Sebagai bukan generasi Kids Jaman Now , saya mengalami 3 generasi dalam teknologi camera. SLR, DSLR, dan mirrorless. Baik untuk kebutuhan citra bergerak maupun citra diam. Membahas SLR saat ini sudah menjadi seperti membicarakan sejarah, namun bukan karena membaca buku tapi sebagai pelaku. Sejarah evolusi dari SLR menuju DSLR sudah sekian tahun yang akhirnya teknologi digital imaji samapai pada term Mirrorles.
SLR vs DSLR
Adopsi mekanikal SLR ke DSLR tidak bisa dihindari, hanya sistem akhir yang membedakaanya. Kalau pada SLR jendela rana terbuka, cahaya masuk dengan jumlah tertentu menyentuh emulsi celluloid maka terjadi proses kimia yang biasa kita sebut exposed. Hasilnya.. Nanti di lab baik secara personal lab maupun lab besar berbayar.
Cermin dan prisma belum bisa dihilangkan pada DSLR. Hal ini mengacu pada adopsi besarnya sensor yang secara ukuran seperti pada teknologi SLR. Anda akan menemui hal yang sama persis walaupun seiring kemajuan ada penambahan fasiltas citra bergerak (bahkan menjadi bukan fitur tapi fungsi), gps, wi fi, dsb. Sebagai konsekuensi digital yang bisa disematkan pada kamera DSLR dalam rangka mempermudah dan menambah fitur sebagai bahasa penjualan.
Secara fisik masih terasa sama besar. Namun di luar hal tadi bahwa transisi dari SLR dan DSLR yang memang tak bisa dihindari oleh produsen kamera adalah tidak mungkin melakukan perubahan secara drastis karena akan berakibat pada investasi besar-besaran kepada pengguna.

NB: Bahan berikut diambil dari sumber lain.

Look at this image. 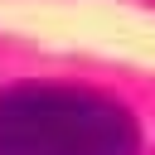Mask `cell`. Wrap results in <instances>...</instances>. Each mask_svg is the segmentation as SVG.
<instances>
[{
	"instance_id": "cell-1",
	"label": "cell",
	"mask_w": 155,
	"mask_h": 155,
	"mask_svg": "<svg viewBox=\"0 0 155 155\" xmlns=\"http://www.w3.org/2000/svg\"><path fill=\"white\" fill-rule=\"evenodd\" d=\"M126 107L73 87H19L0 97V155H136Z\"/></svg>"
}]
</instances>
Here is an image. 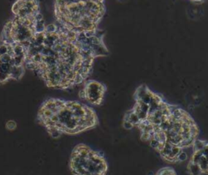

Karena kamera butuh teman yang namanya lensa. Supaya lensa bisa berfungsi sebagaimana mestinya salah satunya adalah adanya kesamaan flange distance (jarak dari mounting lensa ke film/sensor), pada lensa dan requirement dari setiap merk kamera. Kalau jarak ini tidak di penuhi maka photographer/videographer akan bermasalah dengan titik focus, infinity, dan calculator depth of field.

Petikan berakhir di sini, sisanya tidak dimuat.